Work order 1
In the tutorial on Delila instructions, which six files make up a Delila library?
Work order 2
Carry on the tutorial on Delila instructions, starting after its last sentence.

Text block
# # # #

A Tutorial on Delila Instructions

with examples

by Tom Schneider

Outline

Introduction to Delila Instructions

Terminiology used is described in a glossary.

The concept of the Delila system is to extract fragments of sequence from a library (database) of sequences before beginning any analysis of the sequences. This has a number of advantages, including automating the analysis process, avoiding editing sequences (which will lead to mistakes!), the ability to permanently record the sequences used in a compact form (instructions) and therefore the ability to repeat an analysis. The extraction is done by a librarian program named Delila. One gives Delila instructions for what fragments to obtain and how to mutate them. The returned result given by the librarian is -- of course! -- a book.

An important feature of Delila is that the coordinate system of each sequence in the book corresponds to that in the parent library. This way you won't go crazy trying to figure out the locations of bases - all output has the same coordinate system. (The exception is if you make mutations, in which case coordinates get renumbered on the 'downstream' side.)


Making a Delila Library

If you already have a Delila Library (i.e. the 6 files lib1, lib2, lib3, cat1, cat2, cat3) then you can skip this section. If not, you need to create one.

The first step is to create a Delila book containing the genomic or artificial sequence you want to manipulate. There are a number of programs you can use to do this:

Next, you need to create the Delila library. In a Unix system:

cp book l1 # copy your book to the file l1
touch l2 l3 catalp # make empty files
catal # run the catal program

Delila will now run using the 6 library files and an instruction file.


Title

Since Delila produces a book, it is natural that the first instruction in a set of Delila instructions is the title to be given to the book:

title "An example book";

Note that delila will accept both single (') and double (") quotes.

# # # #

Information
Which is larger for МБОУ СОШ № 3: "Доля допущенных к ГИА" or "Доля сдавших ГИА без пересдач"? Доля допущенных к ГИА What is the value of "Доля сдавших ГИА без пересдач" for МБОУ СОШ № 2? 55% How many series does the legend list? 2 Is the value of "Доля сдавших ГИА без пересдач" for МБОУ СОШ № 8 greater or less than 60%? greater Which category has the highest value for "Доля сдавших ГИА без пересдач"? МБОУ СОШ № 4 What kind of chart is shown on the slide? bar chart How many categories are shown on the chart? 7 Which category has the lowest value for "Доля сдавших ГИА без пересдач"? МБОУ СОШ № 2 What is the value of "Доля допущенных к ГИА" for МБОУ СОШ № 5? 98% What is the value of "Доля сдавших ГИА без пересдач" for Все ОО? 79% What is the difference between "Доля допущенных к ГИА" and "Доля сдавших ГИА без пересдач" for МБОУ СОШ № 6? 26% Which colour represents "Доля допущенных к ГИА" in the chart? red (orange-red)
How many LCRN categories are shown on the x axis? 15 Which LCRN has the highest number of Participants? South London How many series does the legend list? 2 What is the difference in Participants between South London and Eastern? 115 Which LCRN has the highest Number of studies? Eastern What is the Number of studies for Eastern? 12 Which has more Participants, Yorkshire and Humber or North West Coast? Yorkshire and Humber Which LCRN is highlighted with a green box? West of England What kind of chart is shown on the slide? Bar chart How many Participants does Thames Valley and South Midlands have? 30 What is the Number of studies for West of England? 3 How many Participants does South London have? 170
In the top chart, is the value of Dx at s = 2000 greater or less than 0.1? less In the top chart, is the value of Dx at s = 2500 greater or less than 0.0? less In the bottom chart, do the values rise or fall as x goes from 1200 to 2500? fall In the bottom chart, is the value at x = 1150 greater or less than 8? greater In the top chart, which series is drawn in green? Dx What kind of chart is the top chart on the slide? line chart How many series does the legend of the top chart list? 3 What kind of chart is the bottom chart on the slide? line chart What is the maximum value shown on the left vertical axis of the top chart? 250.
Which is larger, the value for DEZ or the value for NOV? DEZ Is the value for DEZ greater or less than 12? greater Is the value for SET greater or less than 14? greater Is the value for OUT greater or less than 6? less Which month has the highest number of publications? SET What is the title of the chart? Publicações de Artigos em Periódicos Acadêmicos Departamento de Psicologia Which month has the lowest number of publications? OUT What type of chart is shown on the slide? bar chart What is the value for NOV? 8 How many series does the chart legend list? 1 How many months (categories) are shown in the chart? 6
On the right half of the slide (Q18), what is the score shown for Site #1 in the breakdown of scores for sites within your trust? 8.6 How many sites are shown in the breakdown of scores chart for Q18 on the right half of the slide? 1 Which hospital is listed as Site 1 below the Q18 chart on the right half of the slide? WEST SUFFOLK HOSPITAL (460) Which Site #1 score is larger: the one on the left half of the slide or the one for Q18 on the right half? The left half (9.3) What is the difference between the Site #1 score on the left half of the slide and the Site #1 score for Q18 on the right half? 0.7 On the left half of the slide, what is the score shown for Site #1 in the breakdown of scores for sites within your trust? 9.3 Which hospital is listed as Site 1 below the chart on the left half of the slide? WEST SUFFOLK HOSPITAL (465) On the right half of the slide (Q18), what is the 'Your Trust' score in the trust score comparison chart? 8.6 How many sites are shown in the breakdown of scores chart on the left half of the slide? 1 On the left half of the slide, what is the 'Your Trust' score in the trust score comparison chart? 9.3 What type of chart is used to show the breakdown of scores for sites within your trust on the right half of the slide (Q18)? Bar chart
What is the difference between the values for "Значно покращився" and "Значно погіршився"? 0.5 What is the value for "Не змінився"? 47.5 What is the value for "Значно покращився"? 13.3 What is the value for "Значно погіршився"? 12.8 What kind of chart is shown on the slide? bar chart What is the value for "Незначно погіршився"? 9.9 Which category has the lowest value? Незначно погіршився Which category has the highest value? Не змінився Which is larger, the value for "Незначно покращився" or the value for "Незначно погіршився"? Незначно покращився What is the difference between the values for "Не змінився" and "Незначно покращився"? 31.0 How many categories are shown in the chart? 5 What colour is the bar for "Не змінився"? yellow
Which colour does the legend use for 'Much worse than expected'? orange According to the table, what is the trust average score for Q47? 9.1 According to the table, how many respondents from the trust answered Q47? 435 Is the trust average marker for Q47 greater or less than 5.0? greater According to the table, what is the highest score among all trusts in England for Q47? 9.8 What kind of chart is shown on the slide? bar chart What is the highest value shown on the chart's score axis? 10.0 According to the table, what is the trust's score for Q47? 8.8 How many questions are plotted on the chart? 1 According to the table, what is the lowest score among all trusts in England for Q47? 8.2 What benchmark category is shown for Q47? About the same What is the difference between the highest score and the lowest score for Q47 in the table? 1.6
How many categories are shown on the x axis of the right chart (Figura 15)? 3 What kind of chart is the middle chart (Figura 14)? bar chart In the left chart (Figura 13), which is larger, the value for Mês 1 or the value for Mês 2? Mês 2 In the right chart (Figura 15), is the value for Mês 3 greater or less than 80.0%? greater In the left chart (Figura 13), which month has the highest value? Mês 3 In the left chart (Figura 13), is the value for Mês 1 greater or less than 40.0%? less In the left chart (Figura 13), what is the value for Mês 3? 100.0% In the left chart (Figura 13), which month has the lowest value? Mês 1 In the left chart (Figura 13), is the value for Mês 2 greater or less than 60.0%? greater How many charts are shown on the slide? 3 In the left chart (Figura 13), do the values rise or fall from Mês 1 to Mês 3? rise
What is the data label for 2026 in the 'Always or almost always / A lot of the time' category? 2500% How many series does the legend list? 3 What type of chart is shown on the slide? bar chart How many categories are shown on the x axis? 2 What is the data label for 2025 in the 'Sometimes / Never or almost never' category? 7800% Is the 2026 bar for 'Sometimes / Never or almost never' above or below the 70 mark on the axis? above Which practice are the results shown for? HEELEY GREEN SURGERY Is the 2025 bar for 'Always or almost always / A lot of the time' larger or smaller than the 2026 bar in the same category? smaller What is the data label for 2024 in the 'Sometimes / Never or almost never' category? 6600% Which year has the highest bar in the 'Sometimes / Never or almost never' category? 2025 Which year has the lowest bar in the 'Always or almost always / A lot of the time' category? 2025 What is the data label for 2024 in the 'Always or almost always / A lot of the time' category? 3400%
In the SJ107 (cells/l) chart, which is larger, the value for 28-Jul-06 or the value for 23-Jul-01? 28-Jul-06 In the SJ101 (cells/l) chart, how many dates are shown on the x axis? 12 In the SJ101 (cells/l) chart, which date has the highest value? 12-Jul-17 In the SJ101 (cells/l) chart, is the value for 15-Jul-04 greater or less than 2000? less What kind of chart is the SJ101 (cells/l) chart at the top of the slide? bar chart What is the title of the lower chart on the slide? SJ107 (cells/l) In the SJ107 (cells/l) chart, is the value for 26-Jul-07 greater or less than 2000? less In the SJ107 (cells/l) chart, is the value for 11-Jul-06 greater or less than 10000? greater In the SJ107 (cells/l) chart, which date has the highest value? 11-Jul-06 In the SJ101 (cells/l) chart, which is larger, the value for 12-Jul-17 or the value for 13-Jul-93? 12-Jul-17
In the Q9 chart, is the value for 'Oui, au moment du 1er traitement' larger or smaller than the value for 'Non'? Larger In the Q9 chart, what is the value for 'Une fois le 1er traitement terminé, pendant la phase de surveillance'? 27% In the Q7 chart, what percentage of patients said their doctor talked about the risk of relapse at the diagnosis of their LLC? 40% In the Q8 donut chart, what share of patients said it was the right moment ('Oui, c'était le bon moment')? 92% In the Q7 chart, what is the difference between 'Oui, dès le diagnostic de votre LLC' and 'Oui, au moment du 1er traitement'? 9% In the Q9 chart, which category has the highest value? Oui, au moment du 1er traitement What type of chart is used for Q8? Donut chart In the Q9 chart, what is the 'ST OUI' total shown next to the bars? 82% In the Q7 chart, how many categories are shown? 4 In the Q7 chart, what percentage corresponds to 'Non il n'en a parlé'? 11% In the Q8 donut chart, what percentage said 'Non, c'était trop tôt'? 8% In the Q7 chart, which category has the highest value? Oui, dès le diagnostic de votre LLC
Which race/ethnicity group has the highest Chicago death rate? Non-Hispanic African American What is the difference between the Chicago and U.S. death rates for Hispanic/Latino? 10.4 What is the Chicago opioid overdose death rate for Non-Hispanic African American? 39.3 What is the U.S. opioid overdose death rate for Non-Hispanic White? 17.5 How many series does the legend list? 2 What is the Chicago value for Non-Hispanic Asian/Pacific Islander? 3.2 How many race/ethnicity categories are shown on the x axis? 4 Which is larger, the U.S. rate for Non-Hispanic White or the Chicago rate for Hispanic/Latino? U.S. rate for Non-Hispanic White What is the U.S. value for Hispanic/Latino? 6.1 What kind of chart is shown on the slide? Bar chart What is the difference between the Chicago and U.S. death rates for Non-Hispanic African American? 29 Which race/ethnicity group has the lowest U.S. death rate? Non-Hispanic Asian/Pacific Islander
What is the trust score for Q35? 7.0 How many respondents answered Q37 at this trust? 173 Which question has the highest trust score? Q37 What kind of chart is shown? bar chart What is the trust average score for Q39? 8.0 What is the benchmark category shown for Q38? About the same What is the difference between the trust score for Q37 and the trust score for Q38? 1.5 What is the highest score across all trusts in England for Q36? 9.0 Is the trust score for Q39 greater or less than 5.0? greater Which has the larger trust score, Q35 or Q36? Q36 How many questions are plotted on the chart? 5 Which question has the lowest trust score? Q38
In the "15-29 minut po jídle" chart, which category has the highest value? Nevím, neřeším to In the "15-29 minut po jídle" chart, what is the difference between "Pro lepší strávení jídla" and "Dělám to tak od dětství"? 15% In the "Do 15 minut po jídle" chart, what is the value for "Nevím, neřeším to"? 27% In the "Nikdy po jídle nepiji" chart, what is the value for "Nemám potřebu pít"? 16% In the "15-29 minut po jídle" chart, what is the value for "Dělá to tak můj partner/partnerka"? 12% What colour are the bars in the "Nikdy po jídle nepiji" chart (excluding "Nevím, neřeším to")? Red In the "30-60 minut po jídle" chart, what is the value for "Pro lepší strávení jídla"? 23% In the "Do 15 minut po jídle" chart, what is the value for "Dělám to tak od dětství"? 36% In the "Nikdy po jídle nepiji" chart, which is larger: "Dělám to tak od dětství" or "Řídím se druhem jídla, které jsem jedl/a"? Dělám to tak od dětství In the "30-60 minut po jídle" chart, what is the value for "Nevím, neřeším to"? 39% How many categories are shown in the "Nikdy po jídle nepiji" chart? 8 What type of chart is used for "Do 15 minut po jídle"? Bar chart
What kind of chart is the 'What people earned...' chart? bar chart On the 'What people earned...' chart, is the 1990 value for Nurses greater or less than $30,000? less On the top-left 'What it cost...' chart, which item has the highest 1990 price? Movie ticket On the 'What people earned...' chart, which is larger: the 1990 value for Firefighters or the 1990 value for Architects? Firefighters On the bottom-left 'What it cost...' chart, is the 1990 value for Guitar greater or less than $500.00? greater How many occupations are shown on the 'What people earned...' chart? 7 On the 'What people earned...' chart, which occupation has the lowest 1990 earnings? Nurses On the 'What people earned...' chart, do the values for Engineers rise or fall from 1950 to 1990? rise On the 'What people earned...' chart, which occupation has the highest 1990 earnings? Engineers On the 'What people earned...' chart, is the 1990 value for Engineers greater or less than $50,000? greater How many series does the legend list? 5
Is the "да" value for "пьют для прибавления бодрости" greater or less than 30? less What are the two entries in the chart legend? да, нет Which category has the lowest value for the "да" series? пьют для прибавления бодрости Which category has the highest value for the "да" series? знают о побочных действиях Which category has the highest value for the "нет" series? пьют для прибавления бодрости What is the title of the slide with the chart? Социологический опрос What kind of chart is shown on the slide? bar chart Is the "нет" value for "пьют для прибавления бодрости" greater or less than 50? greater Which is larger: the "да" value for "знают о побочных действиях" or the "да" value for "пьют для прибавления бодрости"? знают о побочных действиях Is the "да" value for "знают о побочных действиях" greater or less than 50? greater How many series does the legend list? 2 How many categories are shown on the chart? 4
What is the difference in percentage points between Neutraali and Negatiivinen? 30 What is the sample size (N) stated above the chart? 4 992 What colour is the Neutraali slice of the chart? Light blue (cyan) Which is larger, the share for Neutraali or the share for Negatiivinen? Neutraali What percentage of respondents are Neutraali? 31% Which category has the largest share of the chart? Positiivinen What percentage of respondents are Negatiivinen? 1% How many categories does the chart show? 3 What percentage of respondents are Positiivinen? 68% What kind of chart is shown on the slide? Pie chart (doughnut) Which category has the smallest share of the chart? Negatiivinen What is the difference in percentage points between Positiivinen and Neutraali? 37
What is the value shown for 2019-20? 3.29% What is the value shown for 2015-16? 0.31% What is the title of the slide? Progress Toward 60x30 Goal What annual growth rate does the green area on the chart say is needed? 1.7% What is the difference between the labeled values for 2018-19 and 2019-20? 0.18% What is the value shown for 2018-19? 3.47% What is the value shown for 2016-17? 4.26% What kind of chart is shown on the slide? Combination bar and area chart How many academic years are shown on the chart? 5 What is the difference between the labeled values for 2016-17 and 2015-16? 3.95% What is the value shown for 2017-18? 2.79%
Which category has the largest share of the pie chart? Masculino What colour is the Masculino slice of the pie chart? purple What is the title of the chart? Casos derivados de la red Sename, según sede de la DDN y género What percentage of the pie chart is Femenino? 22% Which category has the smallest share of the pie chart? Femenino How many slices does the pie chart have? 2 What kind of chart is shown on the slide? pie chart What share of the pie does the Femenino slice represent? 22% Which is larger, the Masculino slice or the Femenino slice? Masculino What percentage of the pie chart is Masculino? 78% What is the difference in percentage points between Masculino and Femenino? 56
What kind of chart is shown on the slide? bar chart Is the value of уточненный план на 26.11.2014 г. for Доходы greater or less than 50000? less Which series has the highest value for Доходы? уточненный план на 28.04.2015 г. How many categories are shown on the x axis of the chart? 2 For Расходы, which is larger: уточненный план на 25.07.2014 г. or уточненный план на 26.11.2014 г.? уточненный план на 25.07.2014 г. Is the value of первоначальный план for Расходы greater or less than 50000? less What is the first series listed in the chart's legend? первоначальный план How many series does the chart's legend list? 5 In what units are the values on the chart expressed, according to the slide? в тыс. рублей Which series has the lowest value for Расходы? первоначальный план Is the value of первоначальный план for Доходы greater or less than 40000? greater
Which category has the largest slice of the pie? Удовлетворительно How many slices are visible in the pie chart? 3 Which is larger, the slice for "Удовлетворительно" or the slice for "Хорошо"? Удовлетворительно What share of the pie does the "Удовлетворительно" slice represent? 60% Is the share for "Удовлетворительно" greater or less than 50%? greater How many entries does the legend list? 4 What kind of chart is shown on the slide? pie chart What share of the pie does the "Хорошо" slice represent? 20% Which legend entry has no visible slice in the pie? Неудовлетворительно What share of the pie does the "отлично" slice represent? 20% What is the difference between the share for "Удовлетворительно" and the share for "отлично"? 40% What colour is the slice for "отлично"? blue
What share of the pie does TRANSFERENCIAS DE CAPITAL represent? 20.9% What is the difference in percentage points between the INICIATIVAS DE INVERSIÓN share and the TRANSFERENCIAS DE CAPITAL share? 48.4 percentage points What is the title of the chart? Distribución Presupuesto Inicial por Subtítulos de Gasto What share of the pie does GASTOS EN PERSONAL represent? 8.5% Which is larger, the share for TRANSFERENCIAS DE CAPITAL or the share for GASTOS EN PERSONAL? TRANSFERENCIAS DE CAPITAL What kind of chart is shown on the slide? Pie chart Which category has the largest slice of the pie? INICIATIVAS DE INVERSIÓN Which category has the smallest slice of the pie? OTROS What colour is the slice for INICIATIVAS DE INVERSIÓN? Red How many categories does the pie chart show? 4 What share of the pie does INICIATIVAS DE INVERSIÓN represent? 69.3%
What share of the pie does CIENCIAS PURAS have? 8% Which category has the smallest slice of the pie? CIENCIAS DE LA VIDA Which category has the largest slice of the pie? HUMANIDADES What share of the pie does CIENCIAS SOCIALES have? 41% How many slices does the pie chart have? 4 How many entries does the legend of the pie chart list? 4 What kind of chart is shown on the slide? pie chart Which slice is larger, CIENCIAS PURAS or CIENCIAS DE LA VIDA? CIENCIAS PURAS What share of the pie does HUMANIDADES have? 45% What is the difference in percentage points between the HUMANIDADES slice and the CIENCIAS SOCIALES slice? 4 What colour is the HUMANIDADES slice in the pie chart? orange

# # # #

Answer space 1
lib1, lib2, lib3, cat1, cat2 and cat3.

Answer space 2
You can have any title you like. I would, however, recommend this format:

title 'Fis sites version = 1.81 of fis.inst 2002 Apr 24';
This includes four important components:
  1. Fis sites: the name of the sites
  2. 1.81: the version number which can be used by the ver program. All Delila programs pass the title to the next program (though they may be in comments). So by changing the version every time you change anything in the file, you will always know exactly what is happening.
  3. fis.inst: the file name (note that the type is 'inst'),
  4. 2002 Apr 24: the date.
If you use this format, then you can save backup copies in the form fis.inst.1.81 by using the save script.


Specification

Next, the desired source sequence must be specified. Delila was built before GenBank existed and it assumes that the database is organized by organism and chromosome (as opposed to the current mess of entries). So one defines these:

organism H.sapiens;
chromosome H.sapiens;

Next one needs to choose the particular sequence of DNA, called a piece:

piece LINEAR;
where LINEAR would usually be the GenBank ACCESSION number.


Requests

Having specified the sequence we want, we now can make a series of requests to get particular parts of the sequence. Suppose that the wild-type sequence named LINEAR begins with the EcoRI site 5' gaattc 3', with bases numbered 1 to 180. Then to obtain the entire sequence we can say:

get all piece;

The DNA sequence 5' gaattc 3' with the second t marked
at position 5. To get the first 6 bases (containing just the EcoRI site) we say:

get from 1 to 6;
The lister program puts an asterisk ('*') every 5th base, and numbers every 10th base. (This way you won't go crazy counting bases - you never need to count more than 3 positions to identify a base.)

The DNA sequence 5' aattc 3' with the second t marked at
position 4. To get the second to sixth bases one can say:

get from 2 to 6;
which gives 5' aattc 3'.

The DNA sequence 5' gaattc 3' with the first a marked at
position 2. One can also get the complement:

get from 6 to 2 direction -;
which also gives 5' gaatt 3'. Note that the asterisk in the figure is still over base 5. Delila retains the original coordinate system, which means that you can compare output from different extractions and the coordinates of the bases remain the same.

Here's a puzzler: The DNA sequence 5' aatt 3' with the second t marked at
position 5.

get from 2 to 5 direction +;
The DNA sequence 5' aatt 3' with the first a marked.
get from 5 to 2 direction -;
Why are these the same?

The DNA sequence 5' aaagtcaactaactgaattc 3' with every
5th base marked with an asterisk starting at 20 and
decreasing in numbering.  Positions 20 and 10 have numbers. An example longer sequence is:

get from 20 to 1 direction -;
giving 5' aaagtcaactaactgaattc 3', which shows how the coordinate system decreases. (Note the EcoRI site at the 3' end.)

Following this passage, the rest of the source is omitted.